[Excerpted passage — start]

How Apple's Mail.app Junk Filter Works
fmorgan writes "O'Reilly has now posted the second part on an article about Mac OS X Mail.app spam filtering with more details on what this technology is (and isn't): 'Many myths have emerged about Mail's junk mail filter. No, it's not an extremely complex set of rules, no it doesn't look for keywords, and no, it doesn't use white magic ... Interestingly enough, the technology that underlies the Junk Mail filter began its life as an information retrieval system.'"
Microsoft can learn a lesson here? Especially in the light of this hole, from which a spammer can clearly see that you have opened their messages and validate your address...
bash: rtfm: command not found
it's simple. it uses it's extremely uninsipired app name to scare away spam.
The "Insert Quote Here" line is almost as predictable as inserting an actual quote.
The article mentions...
"In mathematical terms, we would say that every document is a vector of n numbers or a point in a space with n dimensions."
Funny. When I took linear algebra I was wondering if there was a practical approach to this, and I guess there is... to elliminate penis enlargement advertisments.
Yes! I listen to NYC Speedcore and do math at 3AM. I suggest you try it too.

[Excerpted passage — finish]
[Data for analysis — start]

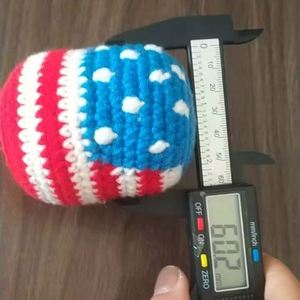 Nouvel article créatif et tendance : Peluche d'extérieur personnalisée, design unique, indispensable pour les fêtes, mignonne et originale. - Product Image 3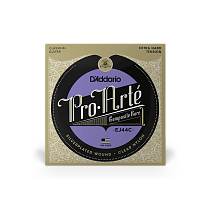 комплект струн для классической гитары 29.0 - 47 D'Addario EJ44C - 0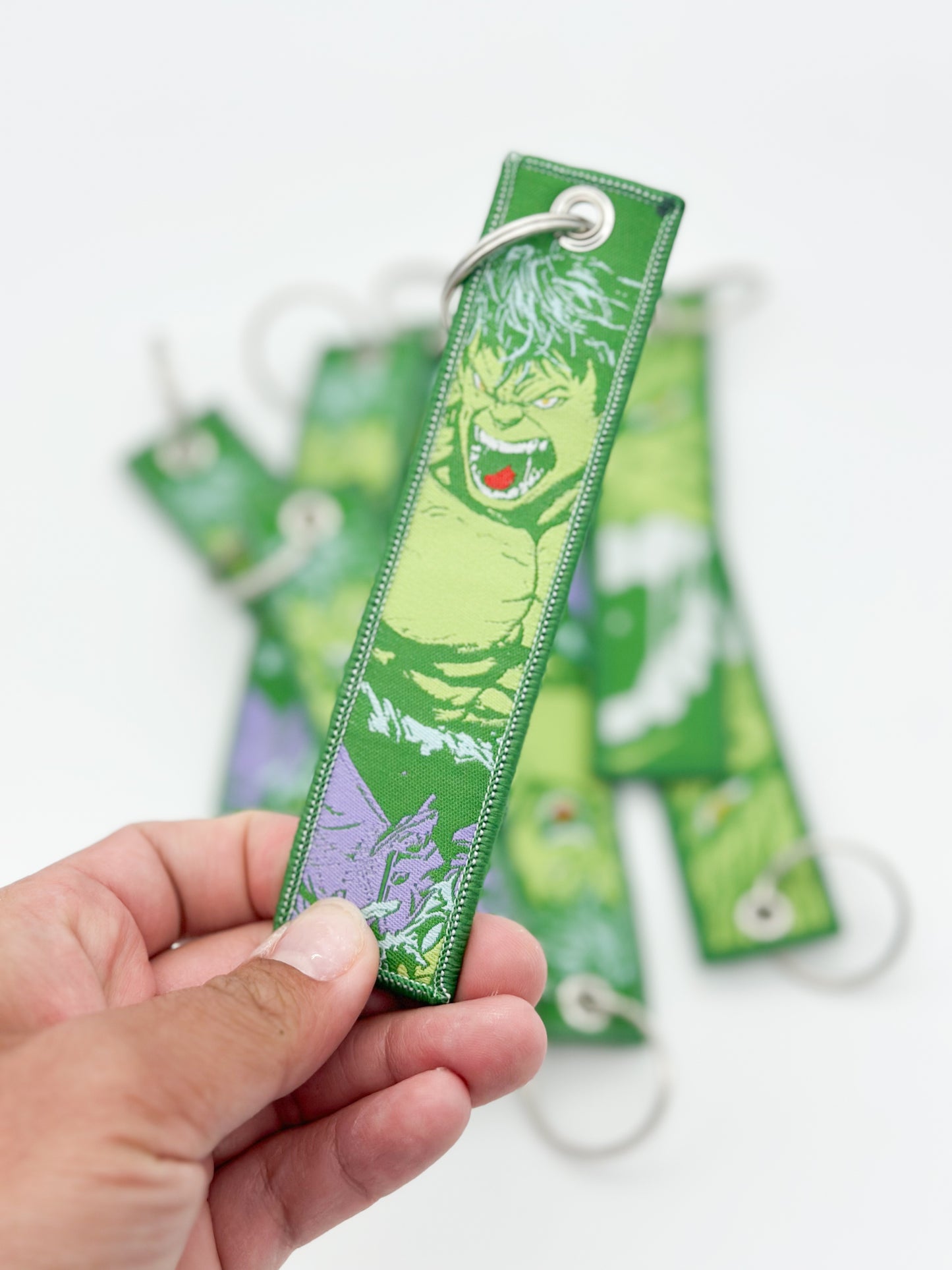 Kawaii Key Tag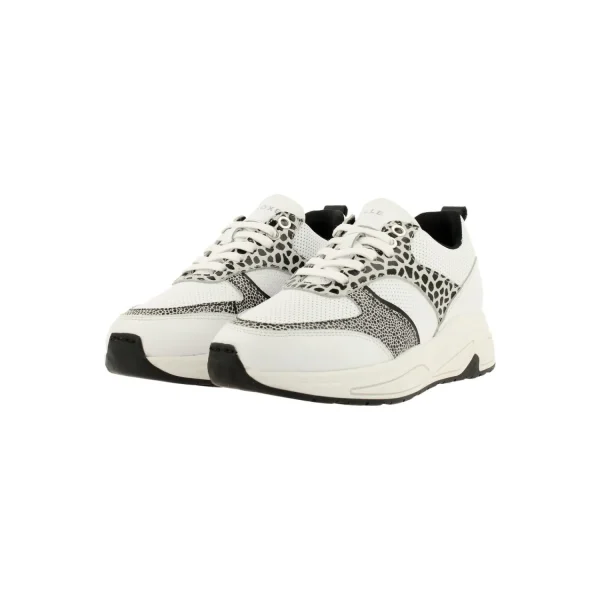 Sneakers*Bullboxer Sneaker Multi Awj000E5L_Whbkkb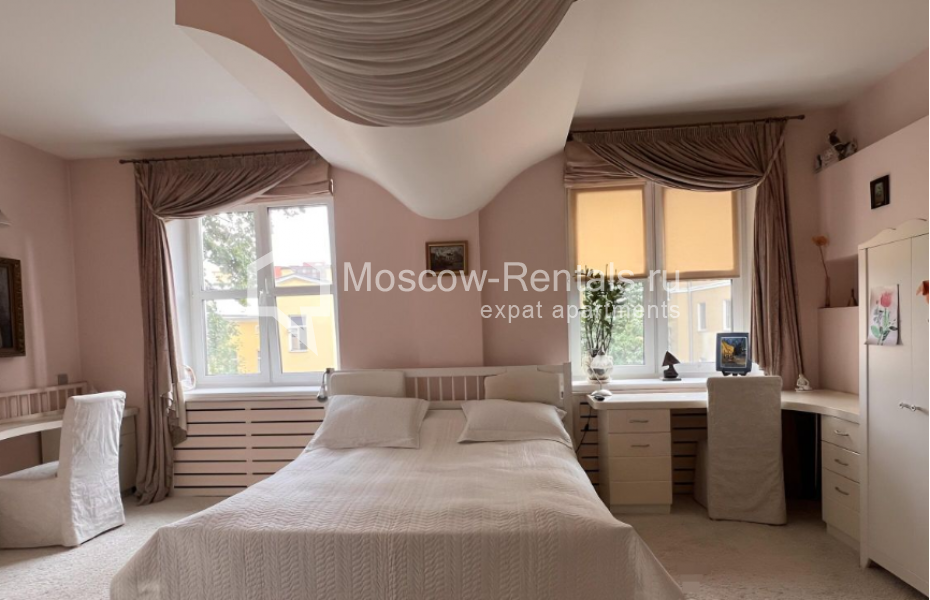 Photo #6 3-room (2 BR) apartment for <a href="http://moscow-rentals.ru/en/articles/long-term-rent" target="_blank">a long-term</a> rent
 in Russia, Moscow, Zhukovskogo str, 5А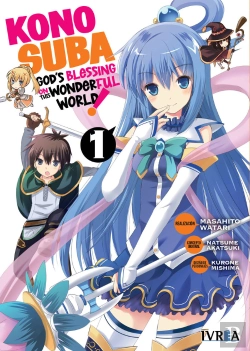 Bertrand.pt - Konosuba 1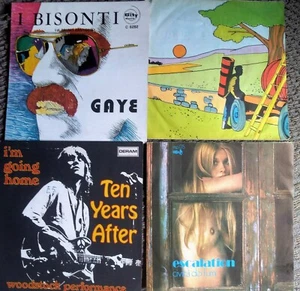 copertine rare 45 giri no disco vedi foto - Foto 1 di 1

[Data for analysis — finish]

Brief 1: In the Mail.app junk filter thread, the quoted article rejects several myths about how the filter works. List each one.
Brief 2: Write the next part of the Mail.app junk filter thread, picking up after its final comment.

Exercise result 1:
- It is not an extremely complex set of rules.
- It does not look for keywords.
- It does not use white magic.

Exercise result 2:
Why wouldn't a similar algorithm work to provide automated moderation? It seems to me that you could certainly identify clusters of words that indicate low-value posts?
Each document is in turn represented by a long string of numbers, one for each word in the corpus. In mathematical terms, we would say that every document is a vector of n numbers or a point in a space with n dimensions. This coordinate is then mapped onto a unique position in the goatse.cx photograph. If it lands in an objectionable region, the message is discarded as spam.
It's an interesting method, but not having Mail.app myself, what I'm wondering is how well it works on the border regions; that is, when it is just barely objectionable. Say, on his leg.
Infact I'd be willing to bet that its just another bayesian e-mail filter with maybe a few extra bells and whistles.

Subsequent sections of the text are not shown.